Document segment:
--- START ---
The Swedish battery manufacturer Northvolt and the Norwegian aluminium producer Norsk Hydro announce the formation of a joint venture to enable the recycling of battery materials and aluminium from electric vehicles in the Norwegian market.
The joint venture, called Hydro Volt, will set up a recycling centre in Norway and start operations in 2021. Around 9 million euros will be invested in the Frederikstad site, south of Oslo near the Swedish border.
Norsk Hydro has held a stake in Northvolt since 2019. Both companies say they want to improve the flow of materials and recycling management around batteries. The idea is to exploit synergies between the battery and aluminium industries so that Northvolt will receive the recycled lithium, manganese and cobalt, while the aluminium components will go to Norsk Hydro – a win-win situation.
“We are excited about the opportunities this represents. Hydro Volt can handle aluminium from end-of-life batteries as part of our total metal value chain, contribute to the circular economy and at the same time lessen the climate footprint from the metal we supply,” said Arvid Moss, Executive Vice President for Energy and Corporate Development at Hydro.
To start with, the plan is for the recycling capacity to be 8,000 tonnes of batteries per year, with the capacity to be expanded over time. With a battery weight of 500 kilograms per vehicle, the capacity would thus correspond to around 16,000 electric cars.
--- END ---
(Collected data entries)
--- START ---
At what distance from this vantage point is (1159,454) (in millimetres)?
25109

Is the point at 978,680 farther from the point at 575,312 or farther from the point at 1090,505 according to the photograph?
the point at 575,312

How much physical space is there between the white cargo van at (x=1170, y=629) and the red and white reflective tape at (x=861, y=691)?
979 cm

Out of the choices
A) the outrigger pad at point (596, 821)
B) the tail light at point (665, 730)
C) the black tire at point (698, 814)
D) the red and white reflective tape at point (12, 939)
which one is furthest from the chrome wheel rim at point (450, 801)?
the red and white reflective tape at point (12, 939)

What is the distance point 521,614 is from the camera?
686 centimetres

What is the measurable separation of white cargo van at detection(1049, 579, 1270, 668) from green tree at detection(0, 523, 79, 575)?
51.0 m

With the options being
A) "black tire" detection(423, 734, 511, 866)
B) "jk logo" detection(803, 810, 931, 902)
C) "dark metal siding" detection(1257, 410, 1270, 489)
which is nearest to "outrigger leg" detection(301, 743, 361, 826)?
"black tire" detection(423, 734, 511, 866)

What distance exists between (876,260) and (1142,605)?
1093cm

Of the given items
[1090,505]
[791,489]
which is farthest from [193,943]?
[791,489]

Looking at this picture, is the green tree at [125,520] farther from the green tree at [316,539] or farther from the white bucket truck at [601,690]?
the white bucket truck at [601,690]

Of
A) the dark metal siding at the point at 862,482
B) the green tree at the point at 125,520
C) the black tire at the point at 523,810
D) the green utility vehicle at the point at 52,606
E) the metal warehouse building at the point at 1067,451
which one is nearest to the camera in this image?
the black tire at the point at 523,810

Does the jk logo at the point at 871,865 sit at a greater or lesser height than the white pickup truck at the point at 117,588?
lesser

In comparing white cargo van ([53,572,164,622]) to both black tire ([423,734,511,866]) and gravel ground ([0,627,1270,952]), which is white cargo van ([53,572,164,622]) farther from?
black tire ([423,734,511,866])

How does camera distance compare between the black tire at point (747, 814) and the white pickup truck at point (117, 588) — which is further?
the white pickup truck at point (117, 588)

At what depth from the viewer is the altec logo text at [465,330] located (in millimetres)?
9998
--- END ---
--- START ---
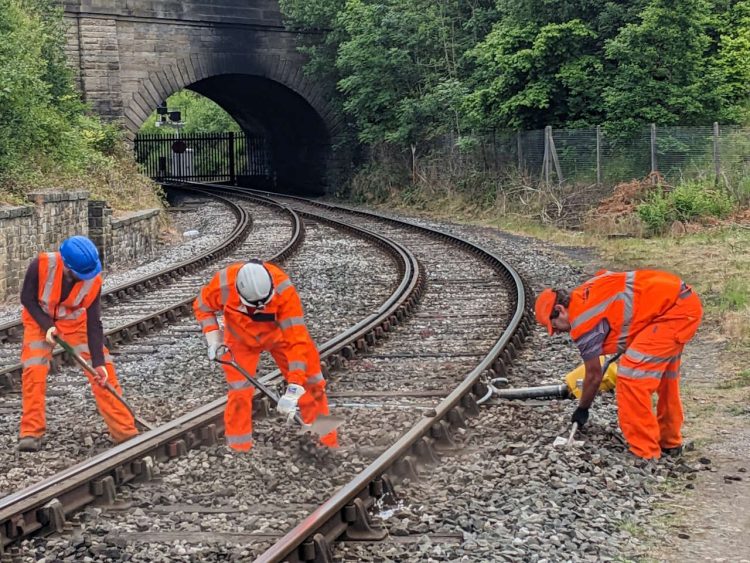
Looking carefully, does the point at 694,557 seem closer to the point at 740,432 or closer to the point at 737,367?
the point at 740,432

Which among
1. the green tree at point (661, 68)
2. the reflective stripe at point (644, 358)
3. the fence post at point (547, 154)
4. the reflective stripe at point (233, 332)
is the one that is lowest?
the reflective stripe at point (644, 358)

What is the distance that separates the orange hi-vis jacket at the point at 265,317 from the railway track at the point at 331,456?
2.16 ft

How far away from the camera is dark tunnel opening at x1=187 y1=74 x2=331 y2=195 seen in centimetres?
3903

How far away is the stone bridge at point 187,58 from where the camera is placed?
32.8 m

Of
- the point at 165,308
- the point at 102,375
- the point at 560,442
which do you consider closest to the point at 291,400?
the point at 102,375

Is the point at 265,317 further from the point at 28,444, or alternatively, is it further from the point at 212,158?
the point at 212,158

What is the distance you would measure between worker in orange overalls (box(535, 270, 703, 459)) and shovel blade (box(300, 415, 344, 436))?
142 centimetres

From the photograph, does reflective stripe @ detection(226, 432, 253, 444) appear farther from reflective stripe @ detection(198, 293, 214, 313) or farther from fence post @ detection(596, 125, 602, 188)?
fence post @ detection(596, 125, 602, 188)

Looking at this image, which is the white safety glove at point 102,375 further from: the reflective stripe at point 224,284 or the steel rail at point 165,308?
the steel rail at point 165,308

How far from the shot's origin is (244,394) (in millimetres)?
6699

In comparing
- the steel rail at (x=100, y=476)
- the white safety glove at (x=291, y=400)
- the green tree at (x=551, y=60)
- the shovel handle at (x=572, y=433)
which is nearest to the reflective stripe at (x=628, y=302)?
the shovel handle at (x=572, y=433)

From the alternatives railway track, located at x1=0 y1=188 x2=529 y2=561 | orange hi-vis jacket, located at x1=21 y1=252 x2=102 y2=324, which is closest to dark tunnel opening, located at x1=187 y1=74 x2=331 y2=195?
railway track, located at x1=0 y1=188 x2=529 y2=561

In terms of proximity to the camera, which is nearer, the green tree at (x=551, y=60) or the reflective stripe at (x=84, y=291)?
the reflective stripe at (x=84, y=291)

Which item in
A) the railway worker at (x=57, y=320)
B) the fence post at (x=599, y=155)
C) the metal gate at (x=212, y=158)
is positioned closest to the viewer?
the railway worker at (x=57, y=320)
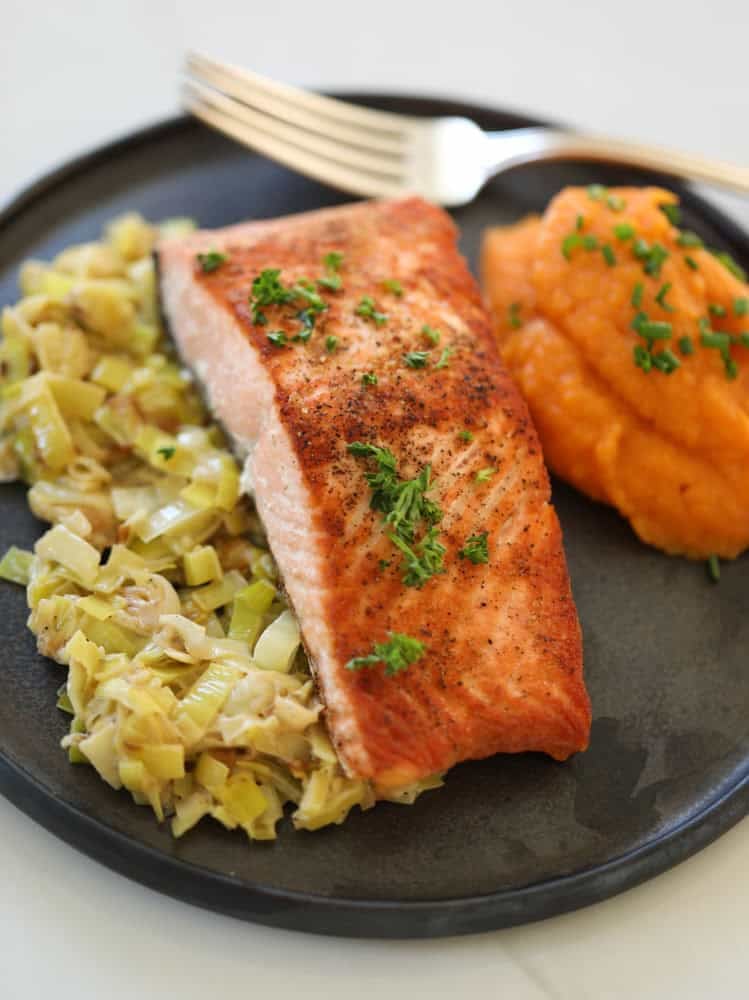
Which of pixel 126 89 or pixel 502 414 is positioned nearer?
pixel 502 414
--- END ---
Work order 1:
Using the article on the Hydro Volt battery recycling venture, decide whether each statement agrees with it: (a) the recycling centre will be near the Swedish border, (b) Norsk Hydro will get the recycled cobalt, (c) the starting capacity is 8,000 tonnes of batteries a year. Answer yes or no for each and quote the exact words from the article that decide it.
Work order 2:
Write the next part of the article on the Hydro Volt battery recycling venture, starting right after its last sentence.

Expected output 1:
(a) Yes: "Around 9 million euros will be invested in the Frederikstad site, south of Oslo near the Swedish border."
(b) No: "Northvolt will receive the recycled lithium, manganese and cobalt, while the aluminium components will go to Norsk Hydro"
(c) Yes: "To start with, the plan is for the recycling capacity to be 8,000 tonnes of batteries per year"

Expected output 2:
Northvolt itself reiterates its goal of having half of its raw materials come from recycled batteries by 2030. “The partnership with Hydro is an important piece of the puzzle to secure an external feed of material before our own batteries begin returning back to us,” says Emma Nehrenheim, Chief Environmental Officer, responsible for Northvolt’s Revolt Recycling business.
Northvolt announced said Revolt recycling project in December 2019. At that time, a pilot plant was planned for 2020 at Northvolt Labs’ site in Västerås. In 2022, a recycling plant with a capacity of 25,000 metric tons is scheduled to come on stream in Skellefteå, the site of the actual battery cell factory called Northvolt Ett. Now Northvolt has confirmed the schedule that was revealed in December. There do not appear to have been any significant delays for the company due to the COVID-19 pandemic, also as Sweden has had a rather voluntary lockdown.
At the time Northvolt said they had developed methods for key cell recycling processes over the past two years. The Revolt pilot plant at the Northvolt Labs site in Västerås will develop the tools to enable these processes to be implemented on a larger scale. These developments will then also be used at Hydro Volt in Frederikstad.